Phase 2 brings more businesses into the AML/CFT regime. The regime now extends to require compliance by lawyers, conveyancers, accountants, real estate agents, sports and race betting, businesses that provide trust and company services, and businesses that deal in certain high-value goods (“high-value dealers”).

The new laws will be implemented over a two-year period to give businesses time to implement the changes. Lawyers and conveyancers will be the first sectors that will have to comply, starting on 1 July 2018, closely followed by accountants on 1 October 2018, while real estate agents have until 1 January 2019 to comply. For high-value dealers and the New Zealand Racing Board, the effective date is 1 August 2019. Because these are relatively short implementation timeframes, affected businesses need to start preparing to meet their compliance obligations as early as possible.

As a business owner, the first thing you need to do to determine whether you have obligations under the Act is to understand the term “reporting entity”. Once you have established that your business is a reporting entity, you can start undertaking the necessary steps to ensure your compliance with the Act.
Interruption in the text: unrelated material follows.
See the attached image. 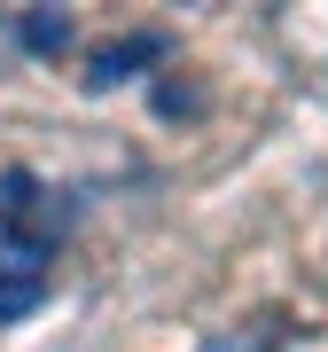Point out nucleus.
<instances>
[{"instance_id": "obj_2", "label": "nucleus", "mask_w": 328, "mask_h": 352, "mask_svg": "<svg viewBox=\"0 0 328 352\" xmlns=\"http://www.w3.org/2000/svg\"><path fill=\"white\" fill-rule=\"evenodd\" d=\"M149 55H164V39H126V47L94 55V87H110V78H126V63H149Z\"/></svg>"}, {"instance_id": "obj_3", "label": "nucleus", "mask_w": 328, "mask_h": 352, "mask_svg": "<svg viewBox=\"0 0 328 352\" xmlns=\"http://www.w3.org/2000/svg\"><path fill=\"white\" fill-rule=\"evenodd\" d=\"M24 39H32V47H63V39H71V24H63V16H32V24H24Z\"/></svg>"}, {"instance_id": "obj_1", "label": "nucleus", "mask_w": 328, "mask_h": 352, "mask_svg": "<svg viewBox=\"0 0 328 352\" xmlns=\"http://www.w3.org/2000/svg\"><path fill=\"white\" fill-rule=\"evenodd\" d=\"M39 289H47L39 251H0V321H24L39 305Z\"/></svg>"}]
</instances>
An entity is a reporting entity, if it is a bank, casino, financial institution, high-value dealers, the New Zealand Racing Board, or if, in the ordinary course of business, it carries out one or more activities described in the definition of ‘designated non-financial business or profession’ in section 5(1) of the Act. These activities are basically of two kinds:

  1. Gatekeeper functions (i.e. managing customer funds); and
  2. Trust and company service provider functions (i.e. setting up companies for customers).

The Act imposes a number of obligations on reporting entities and these obligations cannot simply be contracted out of. The obligations include:

  • The appointment of an AML/CFT Compliance Officer;
  • Carrying out an assessment of the money laundering and terrorism financing risk your business may reasonably expect to face;
  • Designing a written compliance programme (AML/CFT programme) that sets out procedures, policies, and internal controls to address identified risks among other things;
  • Registration on GoAML which is an internet platform that businesses are required to use to report all suspicious matters to the New Zealand Police’s Financial Intelligence Unit; and
  •  Implementation and maintenance of your AML/CFT Programme, which includes:

- Submitting suspicious transaction reports.
- Submitting prescribed transaction reports (a domestic physical cash transaction that is NZ$10,000 or more; or an international wire transfer that is NZ$1,000 or more); and
- Filing an annual report with the relevant AML/CFT supervisor every year by 31 August.

Penalties for non-compliance are severe and can be as high as NZ$ 5 million for businesses and up to $300,000 and two years in prison for an individual. In light of this, it is best to walk on the side of caution and report any suspicious transactions. Not only does this take the matter off your hands, but also ensures that you are generally protected from civil, criminal and disciplinary proceedings and should avoid fines, injunctions and imprisonment.